• **STATED GOAL A**
Which usernames head the posts in the Halloween Forum thread?
• **STATED GOAL B**
Print the passage of the Halloween Forum thread from "Back in 2009, your" to "alive and well!".

• **READING PASSAGE**
>> start
As a new member this year, THANK YOU! How I did not find this before I do not know. It so cool knowing there are other crazies out there like me. I've already gotten some useful information and have tried to share some back.


----------



## HallowSusieBoo (Aug 11, 2009)

*Hallow Larry! 

Each year -- with Halloween approaching - this is the very FIRST place I want to return to to reinvigorate my quest to find fantastic Halloween ideas! 
Bonus for us -- our time and talents are limited so the ads help point us in the direction of trustworthy vendors as well - and I know I can learn about great bargains that help us stretch our budget. We make many props ourselves to be sure - but when we can't --- we get some great leads on stores/places to go find them for sale. 

Back in 2009, your site was instrumental in helping us develop our home haunt. Year after year - it grows thanks to Halloween Forum members ideas and help each step of the way. Where else could we possibly go to find such amazing collection of creepy, wonderful folks?! 

Thanks for all you and the Mods do to keep the Halloween Forum alive and well! 

BOO!*


----------



## Nebulosity (Jul 6, 2010)

I used to be a regular lurker and occasional poster, but had to take a couple of years off. Now I'm back and I'm thrilled to see the site is still up and going strong!


----------



## ScottishMama (Sep 29, 2015)

Great site! Just joined today and can't wait to look around and join in!


----------



## ooojen (Sep 4, 2014)

Thanks for bringing us all together! I love all the great sharing of ideas. I have less money since signing on here, but I have more fun!


----------



## javiercali (Sep 29, 2015)

Thank you guys for this amazing site!! So much to see


----------



## The Real Joker (Sep 8, 2008)

Thanks Larry for such an amazing site. I tell anyone I run into this time of the year about the internet's NUMBER 1 Halloween site.


----------



## Col. Fryght (Oct 23, 2012)
>> end
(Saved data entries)
>> start
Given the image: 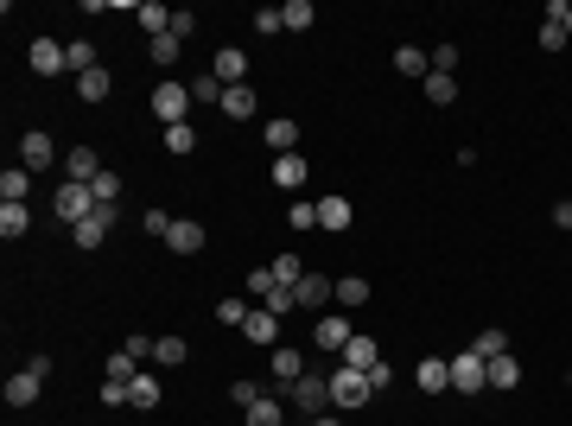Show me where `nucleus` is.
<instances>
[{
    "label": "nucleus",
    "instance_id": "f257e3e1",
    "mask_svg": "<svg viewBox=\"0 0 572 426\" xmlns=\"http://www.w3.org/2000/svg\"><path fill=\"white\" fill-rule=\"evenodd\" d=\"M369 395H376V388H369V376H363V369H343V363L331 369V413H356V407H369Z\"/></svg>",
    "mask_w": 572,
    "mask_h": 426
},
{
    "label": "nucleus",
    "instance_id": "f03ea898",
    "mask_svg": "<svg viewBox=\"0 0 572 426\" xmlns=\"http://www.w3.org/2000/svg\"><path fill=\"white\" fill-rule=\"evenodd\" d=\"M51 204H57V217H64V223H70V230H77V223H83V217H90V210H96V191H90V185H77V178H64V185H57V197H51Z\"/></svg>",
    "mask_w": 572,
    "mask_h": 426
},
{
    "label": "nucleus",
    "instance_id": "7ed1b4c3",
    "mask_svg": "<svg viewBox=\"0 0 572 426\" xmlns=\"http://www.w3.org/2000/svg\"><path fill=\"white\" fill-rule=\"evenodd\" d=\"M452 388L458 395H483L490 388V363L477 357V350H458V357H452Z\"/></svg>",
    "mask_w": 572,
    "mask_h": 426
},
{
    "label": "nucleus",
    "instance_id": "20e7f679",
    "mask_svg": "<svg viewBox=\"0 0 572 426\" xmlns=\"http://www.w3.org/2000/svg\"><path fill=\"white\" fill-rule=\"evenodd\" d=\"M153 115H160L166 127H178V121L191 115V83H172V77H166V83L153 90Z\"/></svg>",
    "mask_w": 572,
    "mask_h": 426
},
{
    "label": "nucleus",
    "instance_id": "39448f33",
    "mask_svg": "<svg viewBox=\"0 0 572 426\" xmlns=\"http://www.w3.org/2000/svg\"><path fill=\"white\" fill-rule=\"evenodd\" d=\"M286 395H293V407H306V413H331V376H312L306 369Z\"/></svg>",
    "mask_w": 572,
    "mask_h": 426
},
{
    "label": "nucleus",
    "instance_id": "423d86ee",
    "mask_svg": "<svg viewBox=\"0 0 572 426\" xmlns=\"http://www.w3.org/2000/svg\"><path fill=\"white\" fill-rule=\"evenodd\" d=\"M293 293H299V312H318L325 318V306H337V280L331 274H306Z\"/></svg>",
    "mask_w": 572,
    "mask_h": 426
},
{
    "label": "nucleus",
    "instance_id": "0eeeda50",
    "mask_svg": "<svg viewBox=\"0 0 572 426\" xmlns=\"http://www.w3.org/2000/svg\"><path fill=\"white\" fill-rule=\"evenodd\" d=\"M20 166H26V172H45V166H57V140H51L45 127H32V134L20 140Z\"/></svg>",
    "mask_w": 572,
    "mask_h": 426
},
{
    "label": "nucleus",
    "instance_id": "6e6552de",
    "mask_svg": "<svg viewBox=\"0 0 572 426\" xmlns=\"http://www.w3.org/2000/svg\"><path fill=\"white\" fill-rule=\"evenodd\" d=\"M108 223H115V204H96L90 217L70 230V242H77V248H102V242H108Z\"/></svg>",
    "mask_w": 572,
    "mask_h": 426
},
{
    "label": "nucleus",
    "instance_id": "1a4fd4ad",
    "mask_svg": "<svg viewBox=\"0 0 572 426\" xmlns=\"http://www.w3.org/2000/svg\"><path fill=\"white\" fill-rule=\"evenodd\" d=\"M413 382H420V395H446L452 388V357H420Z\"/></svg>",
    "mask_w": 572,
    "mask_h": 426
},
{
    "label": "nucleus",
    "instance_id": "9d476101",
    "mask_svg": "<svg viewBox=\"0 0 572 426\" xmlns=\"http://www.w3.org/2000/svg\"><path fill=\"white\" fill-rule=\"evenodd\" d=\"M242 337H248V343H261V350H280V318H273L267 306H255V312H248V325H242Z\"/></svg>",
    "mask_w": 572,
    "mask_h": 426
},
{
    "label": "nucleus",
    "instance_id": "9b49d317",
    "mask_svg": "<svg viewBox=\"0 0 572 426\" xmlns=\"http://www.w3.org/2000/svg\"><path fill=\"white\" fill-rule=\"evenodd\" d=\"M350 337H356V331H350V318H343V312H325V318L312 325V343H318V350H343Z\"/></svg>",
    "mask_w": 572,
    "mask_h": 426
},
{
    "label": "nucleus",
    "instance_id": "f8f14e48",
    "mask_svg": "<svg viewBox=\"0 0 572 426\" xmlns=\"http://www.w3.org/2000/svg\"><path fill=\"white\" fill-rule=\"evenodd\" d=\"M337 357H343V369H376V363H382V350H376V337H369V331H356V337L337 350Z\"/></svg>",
>> end
• **SOLUTION A**
HallowSusieBoo, Nebulosity, ScottishMama, ooojen, javiercali, The Real Joker, Col. Fryght

• **SOLUTION B**
Back in 2009, your site was instrumental in helping us develop our home haunt. Year after year - it grows thanks to Halloween Forum members ideas and help each step of the way. Where else could we possibly go to find such amazing collection of creepy, wonderful folks?! 

Thanks for all you and the Mods do to keep the Halloween Forum alive and well!